Assuming you use Helm to handle your releases, you might end up in a case where the release will be stuck in a pending state and all subsequent releases will keep failing.
This could happen if:
- you run the upgrade command from the cli and accidentally (or not) interrupt it or
- you have two deploys running at the same time (maybe in Github Actions, for example)
Basically, any interruption that occurred during your install/upgrade process could lead you to a state where you cannot install another release anymore.
In the release logs the failing upgrade will show an error similar to the following:
Error: UPGRADE FAILED: release <name> failed, and has been rolled back due to atomic being set: timed out waiting for the condition
Error: Error: The process '/usr/bin/helm3' failed with exit code 1
Error: The process '/usr/bin/helm3' failed with exit code 1
The status will be stuck in: PENDING_INSTALL
or PENDING_UPGRADE
depending on the command you were running.
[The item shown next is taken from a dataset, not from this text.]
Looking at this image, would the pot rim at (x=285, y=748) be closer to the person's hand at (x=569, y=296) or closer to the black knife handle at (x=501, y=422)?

Because of this pending state when you run the command to list all releases, it will return empty:
> helm list --all
NAME NAMESPACE REVISION UPDATED STATUS CHART APP VERSION
So what can we do now? In this article, we will look over the two options described below. Keep in mind that based on your setup it could be another issue, but I’m hoping that these two pointers will give you a place to start.
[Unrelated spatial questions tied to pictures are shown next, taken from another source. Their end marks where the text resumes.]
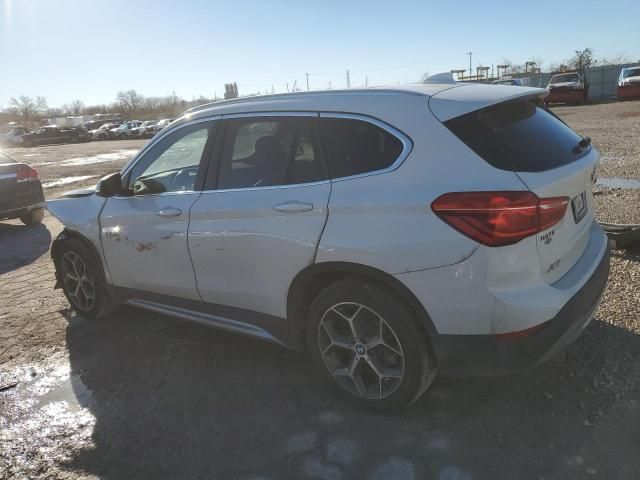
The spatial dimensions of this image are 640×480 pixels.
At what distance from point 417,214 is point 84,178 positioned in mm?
15925

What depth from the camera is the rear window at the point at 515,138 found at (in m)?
2.57

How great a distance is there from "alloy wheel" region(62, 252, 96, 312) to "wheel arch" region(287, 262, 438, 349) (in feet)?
7.35

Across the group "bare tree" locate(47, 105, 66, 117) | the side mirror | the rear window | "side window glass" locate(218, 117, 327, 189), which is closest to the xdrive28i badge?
the rear window

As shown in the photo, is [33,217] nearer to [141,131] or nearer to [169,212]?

- Roll back to the previous working version using the
helm rollback
command. - Delete the helm secret associated with the release and re-run the upgrade command.
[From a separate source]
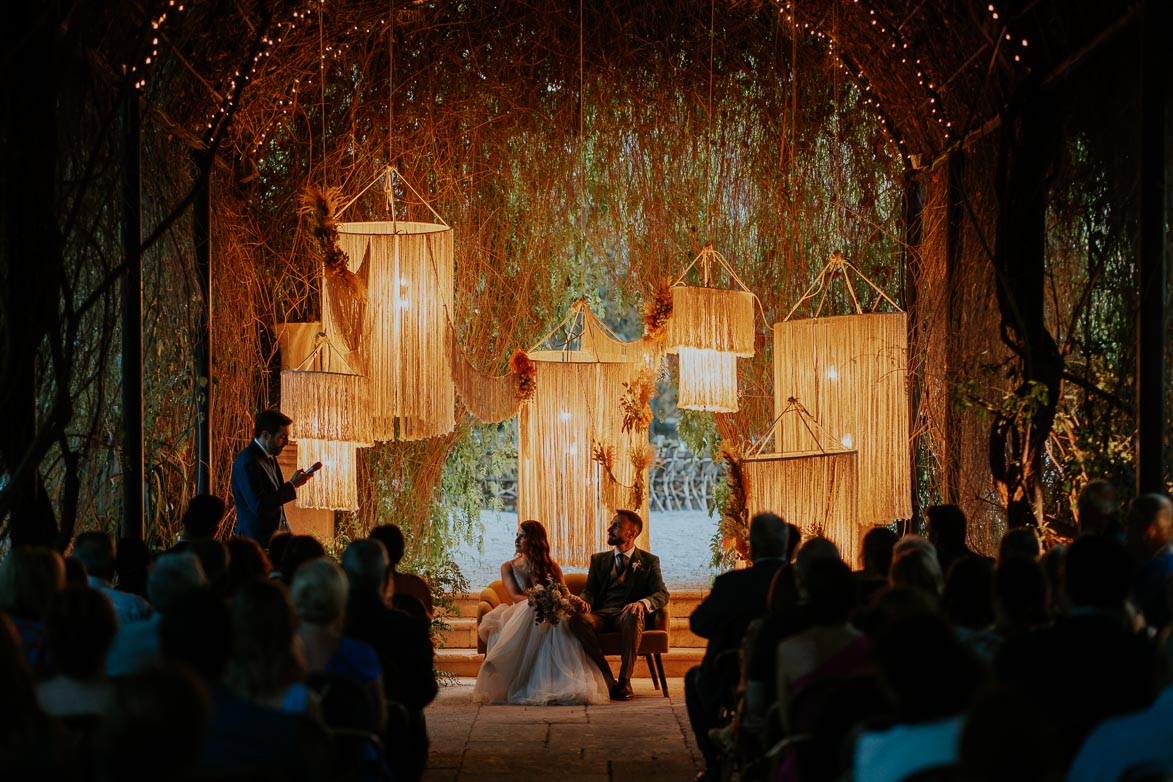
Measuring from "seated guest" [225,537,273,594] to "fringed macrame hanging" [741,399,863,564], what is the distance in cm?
350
So let’s look at each option in detail.
Options#
Roll back to the previous working version using the helm rollback
command#
From the official documentation:
This command rolls back a release to a previous revision. The first argument of the rollback command is the name of a release, and the second is a revision (version) number. If this argument is omitted, it will roll back to the previous release.
So, in this case, let’s get the history of the releases:
helm history <releasename> -n <namespace>
In the output, you will notice the STATUS of your release with pending-upgrade
:
REVISION UPDATED STATUS CHART APP VERSION DESCRIPTION
1 Wed May 25 11:45:40 2022 DEPLOYED api-0.1.0 1.16.0 Upgrade complete
2 Mon May 30 14:32:46 2022 PENDING_UPGRADE api-0.1.0 1.16.0 Preparing upgrade
Now let’s perform the rollback by running the following command:
helm rollback <release> <revision> --namespace <namespace>
So in our case, we run:
> helm rollback api 1 --namespace api
Rollback was a success.
After we get confirmation that the rollback was successful, we run the command to get the history again.
We now see we have two releases and that our rollback was successful having the STATUS `deployed``
> helm history api -n api
REVISION UPDATED STATUS CHART APP VERSION DESCRIPTION
1 Wed May 25 11:45:40 2022 SUPERSEEDED api-0.1.0 1.16.0 Upgrade complete
2 Mon May 30 14:32:46 2022 SUPERSEEDED api-0.1.0 1.16.0 Preparing upgrade
3 Mon May 30 14:45:46 2022 DEPLOYED api-0.1.0 1.16.0 Rollback to 1
So what if the solution above didn’t work?
Delete the helm secret associated with the release and re-run the upgrade command#
First, we get all the secrets for the namespace by running:
kubectl get secrets -n <namespace>
In the output, you will notice a list of secrets in the following format:
NAME TYPE DATA AGE
api Opaque 21 473d
sh.helm.release.v1.api.v648 helm.sh/release.v1 1 6d5h
sh.helm.release.v1.api.v649 helm.sh/release.v1 1 5d1h
sh.helm.release.v1.api.v650 helm.sh/release.v1 1 57m
So what’s in a secret?
Helm3 makes use of the Kubernetes Secrets object to store any information regarding a release. These secrets are basically used by Helm to store and read its state every time we run: helm list
, helm history
or helm upgrade
in our case.
The naming of the secrets is unique per namespace.
The format follows the following convention:
sh.helm.release.v1.<release_name>.<release_version>
.
There is a max of 10 secrets that are stored by default, but you can modify this by setting the --history-max
flag in your helm upgrade command.
–history-max int limit the maximum number of revisions saved per release. Use 0 for no limit (default 10)
Now that we know what these secrets are used for, let’s delete the helm secret associated with the pending release by running the following command:
kubectl delete secret sh.helm.release.v1.<release_name>.v<release_version> -n <namespace>
Finally, we re-run the helm upgrade command (either from the command line or from your deployment workflow), which, if all is good so far, should succeed.
There is an open issue with Helm so hopefully these workaround won’t be needed anymore. But it’s open since 2018.
Of course, there could be other cases or issues, but I hope this is a nice place to start. If you ran into something similar I would love to read your input on what the issue was and how you solved it especially since I didn’t find the error message to be intuitive.
Thank you for reading!